(Laurant1975)
A ideia de uma unidade primordial dos conhecimentos e o método de cruzamento na análise das diferentes formas tradicionais, essenciais na abordagem guenoniana, foram retomados do século XVIII através de autores como Frédéric de Rougemont, cuja leitura Guénon recomendou a amigos, mas que nunca citou como referência. Impressiona a reutilização massiva que todo o século XIX — e Guénon após ele — fez dos conhecimentos expostos em “O Povo Primitivo”.
Rougemont analisava o mistério dos primeiros séculos da história humana vulgar e colocava o problema da origem: o bruto das florestas ou o povo primitivo que sabia tudo? A linguística permitia definir os nomes do grande povo jafético: indianos, persas, gregos, eslavos, germânicos, gaélicos e celtas.

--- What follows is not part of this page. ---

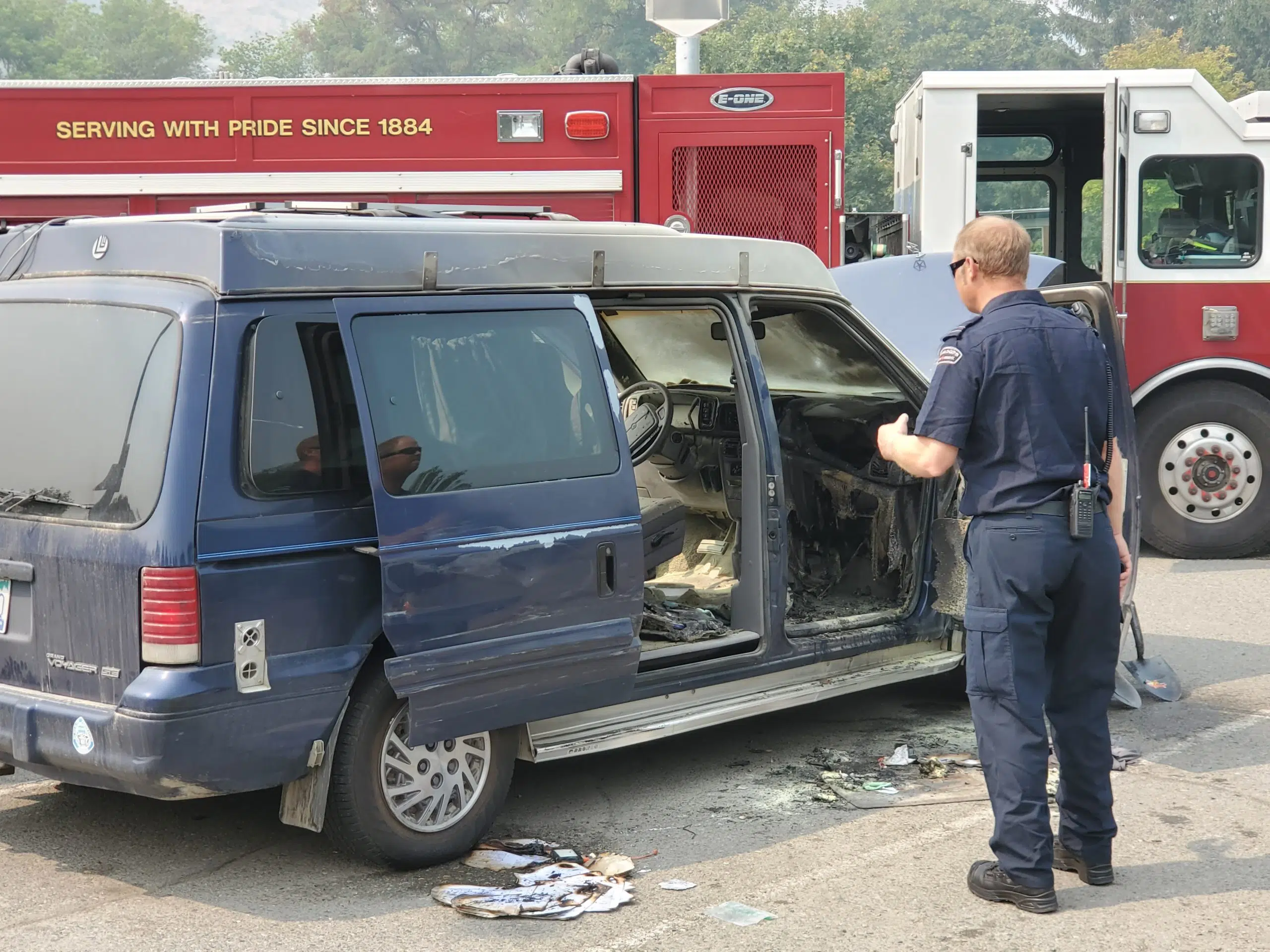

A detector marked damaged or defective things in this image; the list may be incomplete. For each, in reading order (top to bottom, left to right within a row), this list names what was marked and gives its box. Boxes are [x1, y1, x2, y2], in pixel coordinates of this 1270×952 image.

fire-damaged minivan [0, 210, 1138, 873]
burned van interior [594, 299, 924, 665]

Os resultados da linguística eram confirmados pelo estudo comparado das religiões antigas. Já em 1766, o autor de “A Antiguidade Revelada por Seus Usos”, Boulanger, afirmava:
“Nesse caos de tradições, reconhece-se claramente que não há em toda a terra senão uma única mitologia.”
Até os povos primitivos dos diferentes continentes possuem os mesmos símbolos, os mesmos mitos, que não podem ser explicados nem pelas leis fundamentais do espírito humano, nem pelo acaso — pressupondo necessariamente que todos os povos derivam de um berço comum. O estudo dos mitos fundirá numa história universal a ciência e a revelação.

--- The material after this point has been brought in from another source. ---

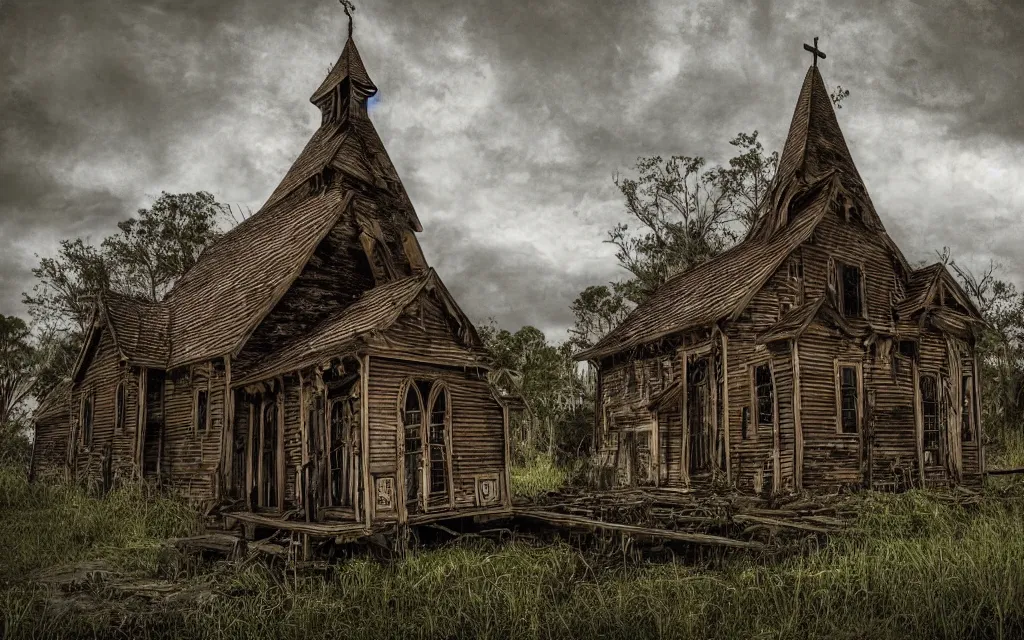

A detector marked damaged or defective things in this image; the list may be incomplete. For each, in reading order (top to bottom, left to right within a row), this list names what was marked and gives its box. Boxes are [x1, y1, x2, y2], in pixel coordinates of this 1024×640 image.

Uma comunicação feita em 1821 perante a Academia de Ciências, provando a origem comum das constelações nos sistemas hindus e chineses, era rica em ensinamentos. Os combates dos grandes deuses, seus adultérios são imagens de fatos cosmogônicos; é preciso aproximar Mercúrio e Buda, Thot e Hermes, o cisne de Leda e o espírito de Deus pairando sobre as águas, Ménès e Manu — temas que Guénon retomou e desenvolveu, por exemplo, em “O Rei do Mundo” (RGRM p. 8-9), “O Homem e Seu Devir Segundo o Vedanta” (HDV p. 59) e “Aperçus sur l’Ésotérisme Chrétien” (RGAI p. 35).
Dessa comunidade de mitos podia-se deduzir a ideia de um monoteísmo primitivo cujas abstrações eles personificavam. Os sábios da Antiguidade, que nada deviam a Bacon ou Descartes, possuíam ainda a arte de traduzir o conhecimento em experiência vivida. Rougemont explicava como o sentido mais puro dos símbolos se obscurecera progressivamente: “alteração da ciência poética” em direção às lendas, ao politeísmo, à idolatria. A verdade estava velada, mas o fio tênue que unia essas fábulas à realidade não se rompera, e a explicação das religiões pagãs ainda era possível ao se redescobrir a Tradição — isto é, a lembrança exata que um povo conservara de um fato antigo.
A alteração segue esquemas fixos a partir da matéria primordial inerte e dos mitos das diversas deusas esposas do grande Demiurgo. A importância que Guénon lhes concedeu, desde seus poemas até os artigos de “A Gnose”, anunciava também a ruptura entre o universo manifestado (fruto das limitações do Demiurgo e do domínio da salvação religiosa) e o Deus Supremo acessível pelo Esoterismo.
Rougemont concluía o Livro I afirmando que o simbolismo da Cruz existia entre os índios americanos e que Cristo reconduzira os israelitas à fé de Abraão, os pagãos à de seus ancestrais, uns e outros à de Melquisedeque, último representante do Mundo primitivo. Sabe-se que Guénon fez de Melquisedeque um elemento central de seu “O Rei do Mundo”.